**PASSAGE**

Google Flow Music
Pricing & Usage Expectations
- Confusion over high song quotas (e.g., 600/month) for a consumer tool; some argue you need many generations because only a small fraction are usable.
- Others see that much iteration as excessive “slot machine” behavior rather than meaningful creation.
Music Quality & Capabilities
- Many describe the output as generic, “stock-library” or “corporate” music, suffering from a kind of “mean collapse” toward average genre clichés.
- Repeated complaints about poor prompt adherence:
- Struggles to do solo instruments, ambient with no beat, or genre-specific nuances (old-time banjo, microtones, dubstep breakdowns, prog metal arrangements).
- Often adds unwanted instruments or shifts style mid-iteration.
- Some users report decent, even impressive songs in various genres and languages, but note inconsistency and limited control.
UX, Interface, and Workflow
- “ChatGPT-style” interface seen as ill-suited for detailed music work; people want section-level or stem-level control.
- Site aesthetics and reliability criticized (buggy animations, odd layout, client-side errors, non-functional controls).
- Age verification is disliked by some.
Comparisons to Other AI Music Tools
- Frequently compared unfavorably to Suno and Udio: worse prompt following, less polish, weaker sound palette, though more features (e.g., music videos, “workspace builder”).
- Some say Gemini’s built-in song generator is better than Flow Music itself.
- Perception that Google is late to the party and behind current state of the art.
Use Cases & Motivations
- Proposed uses: jingles, marketing, YouTube background tracks, algorithm-gaming “slop for revenue,” educational/mnemonic songs, personal emotional-regulation tracks, hobbyist experimentation.
- Skepticism that AI-generated tracks will matter economically beyond low-value “slop.”
Ethical and Aesthetic Debates
- Major debate over whether prompting counts as “creating,” with analogies to composers, photographers, cooks, and commissioners.
- Some claim AI outputs aren’t “real music” or “art” because there is no human expression behind them; others argue beauty resides in the listener, not the source.
- Concerns about unconsented training data, displacement of human musicians, environmental cost, and “AI slop” degrading culture.
Google Strategy & Trust Concerns
- Noted as a rebrand of ProducerAI; some see it as just another side project.
- Widespread distrust that Google will maintain the service, given past music product shutdowns and frequent product reshuffles.
- Some worry Google is undermining its own music ecosystem; others think it’s a logical move to own production-to-distribution.

**EXERCISE DATA**
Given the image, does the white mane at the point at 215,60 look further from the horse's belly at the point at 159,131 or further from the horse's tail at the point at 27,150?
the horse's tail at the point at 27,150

**TASKS TO CARRY OUT**
a – In the Flow Music summary, which product is Flow Music noted as a rebrand of?
b – Write out the stretch of the Flow Music summary from "UX, Interface, and" through "of the art.".

**RESULTS FOR THE EXERCISE**
a – ProducerAI

b –
UX, Interface, and Workflow
- “ChatGPT-style” interface seen as ill-suited for detailed music work; people want section-level or stem-level control.
- Site aesthetics and reliability criticized (buggy animations, odd layout, client-side errors, non-functional controls).
- Age verification is disliked by some.
Comparisons to Other AI Music Tools
- Frequently compared unfavorably to Suno and Udio: worse prompt following, less polish, weaker sound palette, though more features (e.g., music videos, “workspace builder”).
- Some say Gemini’s built-in song generator is better than Flow Music itself.
- Perception that Google is late to the party and behind current state of the art.